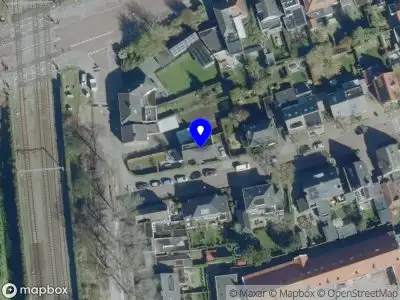 Nieuw bedrijf Smaek Design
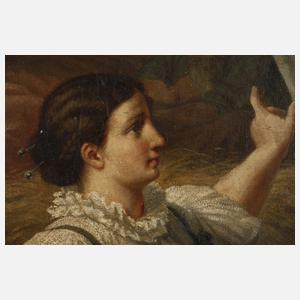 Otto Cornill, An der Kutsche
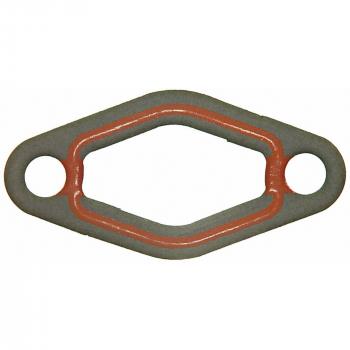 2017 Nissan Maxima Engine Coolant Crossover Pipe Gasket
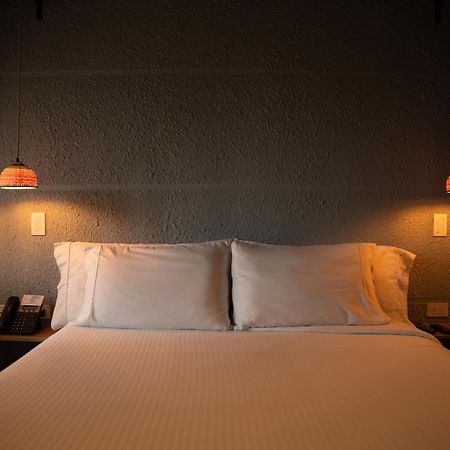 Carmen de Viboral Casa Rose Hotel מראה חיצוני תמונה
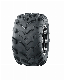  Wholesale Price for ATV Tyre 18X9.5-8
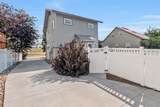 104 Shady Lane - Photo 35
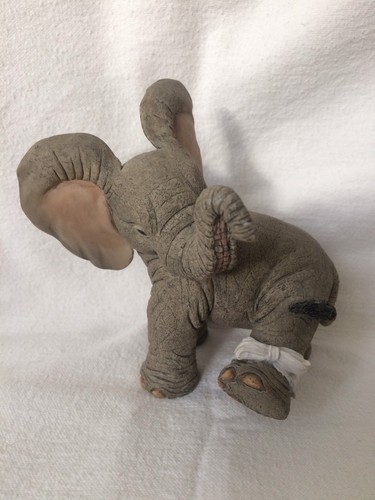 Tuskers henry kiss better - "henry-kiss, it
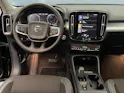 Volvo XC40 1.5 T3 Momentum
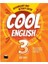 Teameltpublishing 2026 3. Sınıf Cool English Vocabulary And Activity Book 1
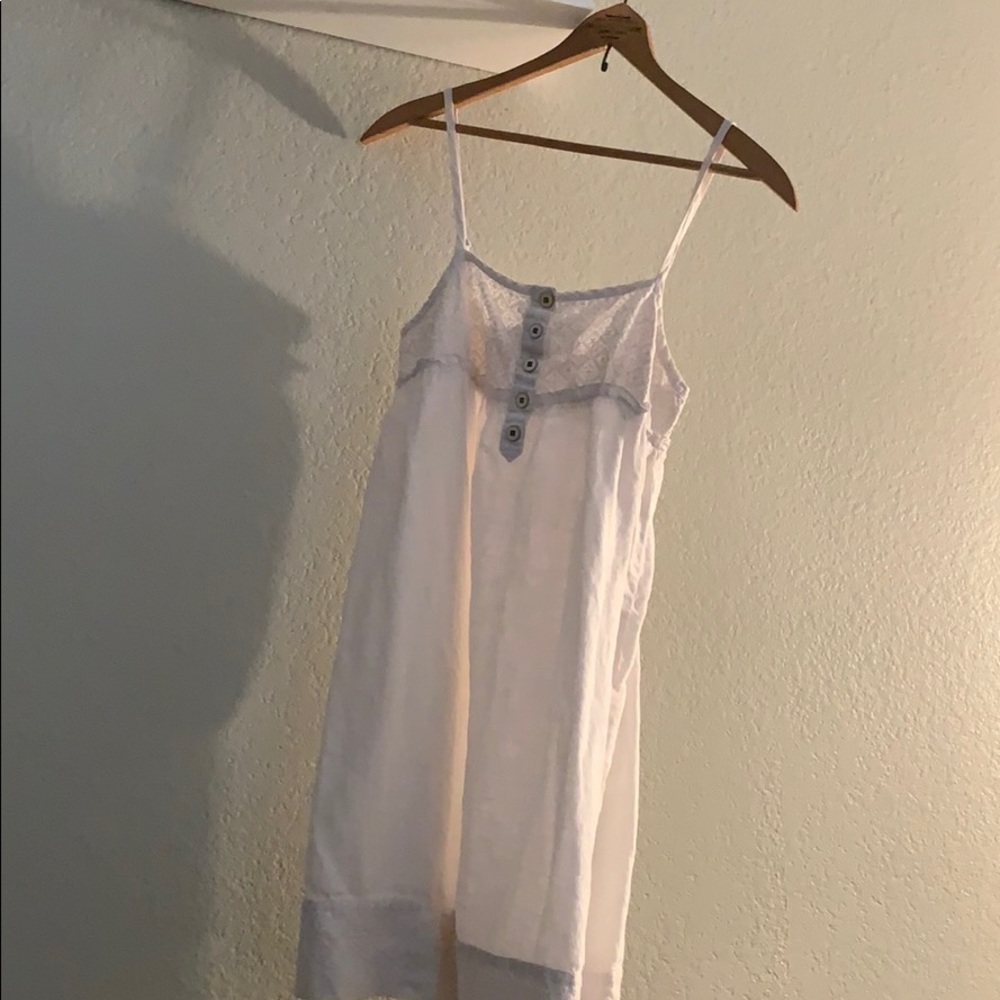 Juicy couture dress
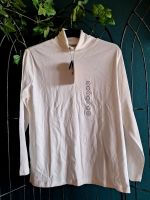 ~neu~ Leichter Damen Rollkragenpulli neu Gr.XL Rollkragenpullover Schleswig-Holstein - Lübeck Vorschau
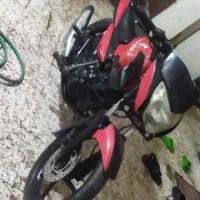 فروش موتور پالس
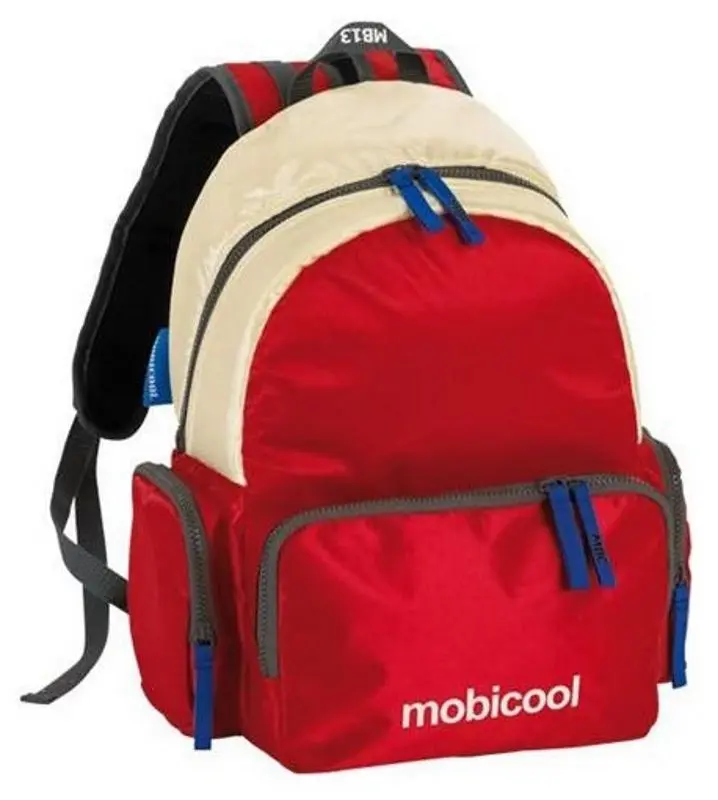 Rucsac-frigider Deuter Mobicool Sail 13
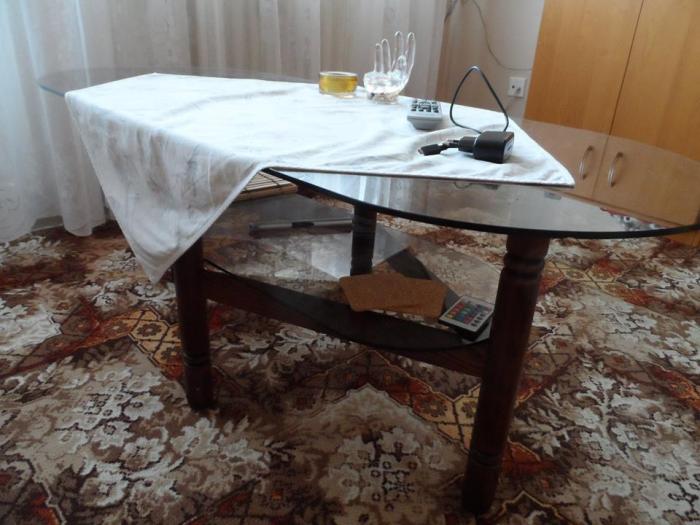 foto k příspěvku  od 18kristyn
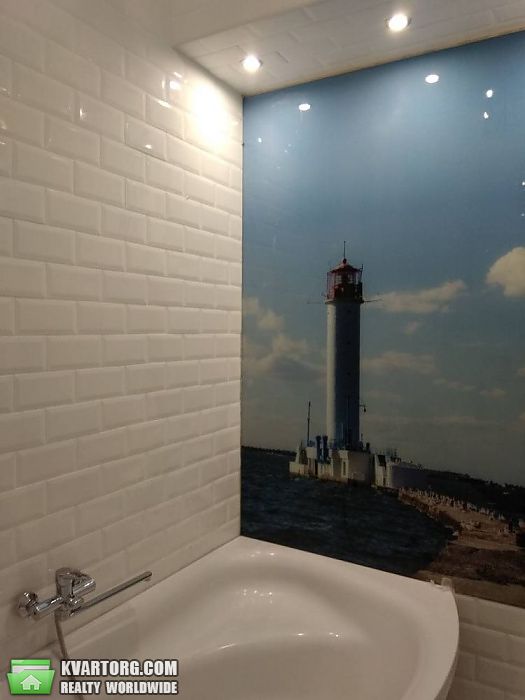 Sell 2-room apartment. Одесса, Покровский переулок — photo 2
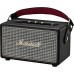 Колонка Marshall Kilburn Black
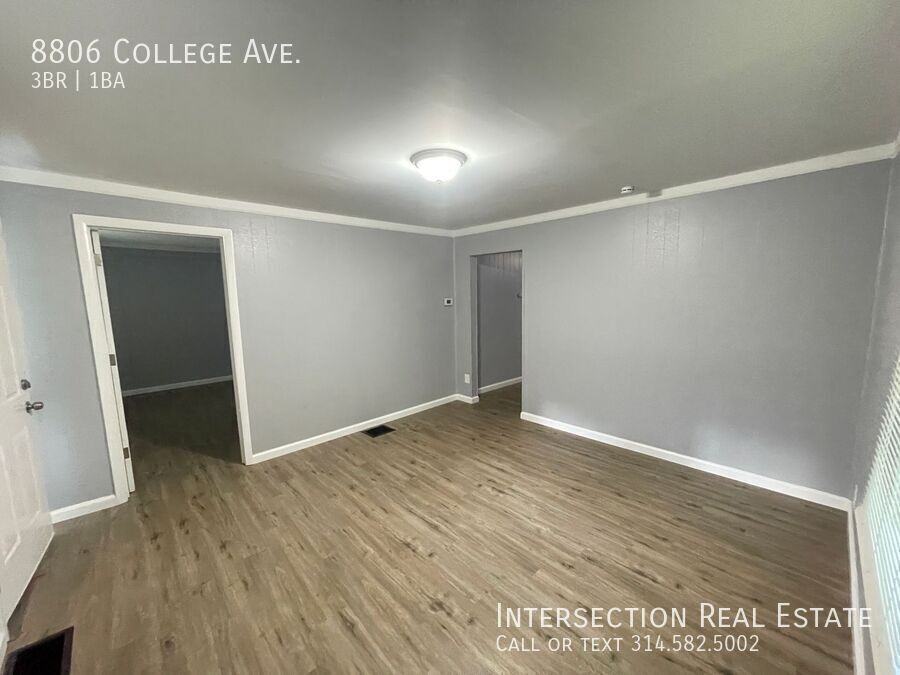 8806 College Ave - Photo 5 of 14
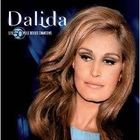 VARIETE FRANCAISE DALIDA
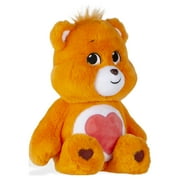 Care Bears 14 Medium Plush - Tenderheart Bear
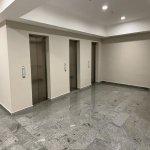 Satılır 4 otaqlı Yeni Tikili, Xətai metrosu, Xətai rayonu 7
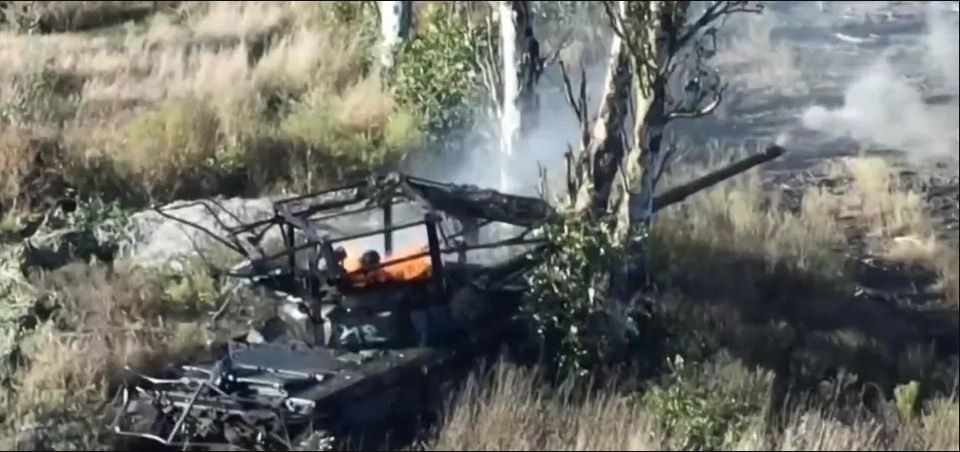 Viện ISW cho biết trong một báo cáo phân tích: “Bất kỳ sự chậm lại nào trong tốc độ hoạt động tấn công của Nga, đều có thể là kết quả của sự điều chỉnh tạm thời về chiến thuật và các lực lượng Nga có thể tăng cường nỗ lực bao vây Avdievka trong những ngày tới”.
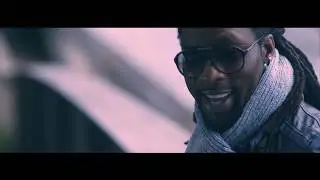 Gage - Hello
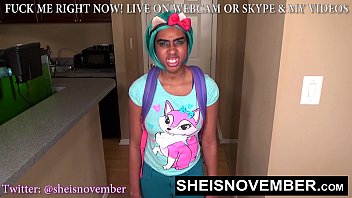 ラフな手コキとフェラの顔面ファックハメ撮り18の後のMSNOVEMBER食べるステップ父の絶頂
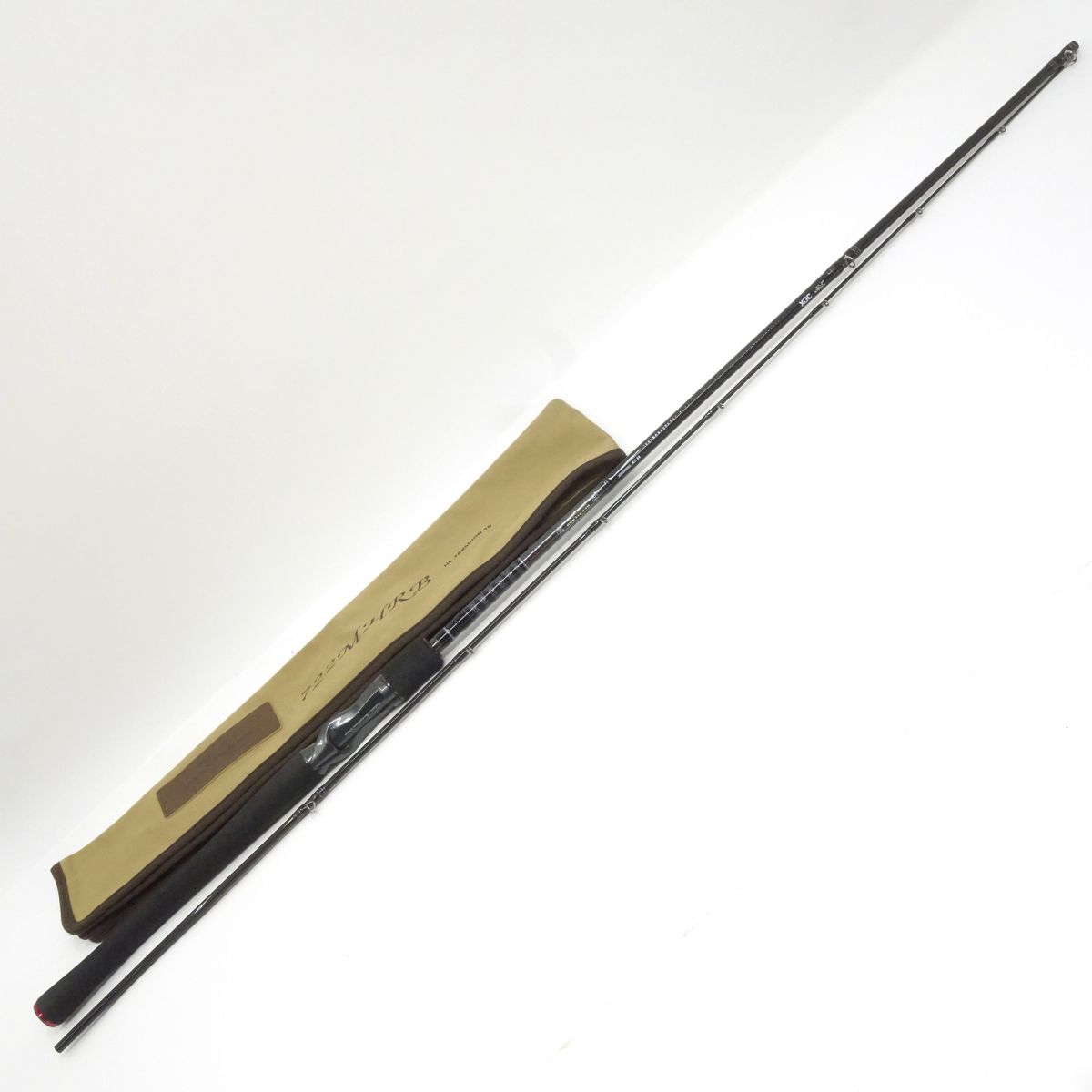 楽天市場】ハートランド 722mhrb-19の通販 楽天市場】ハートランド 722mhrb-19の通販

*-*-*

# Instruction
Can you render the records above, starting at the first one and ending at the line that contains "Juicy couture dress", as a JSON list of strings with one string per line, skipping blank lines and leaving the pictures out?

# Exercise output
[
  " Nieuw bedrijf Smaek Design",
  " Otto Cornill, An der Kutsche",
  " 2017 Nissan Maxima Engine Coolant Crossover Pipe Gasket",
  " Carmen de Viboral Casa Rose Hotel מראה חיצוני תמונה",
  "  Wholesale Price for ATV Tyre 18X9.5-8",
  " 104 Shady Lane - Photo 35",
  " Tuskers henry kiss better - \"henry-kiss, it",
  " Volvo XC40 1.5 T3 Momentum",
  " Teameltpublishing 2026 3. Sınıf Cool English Vocabulary And Activity Book 1",
  " Juicy couture dress"
]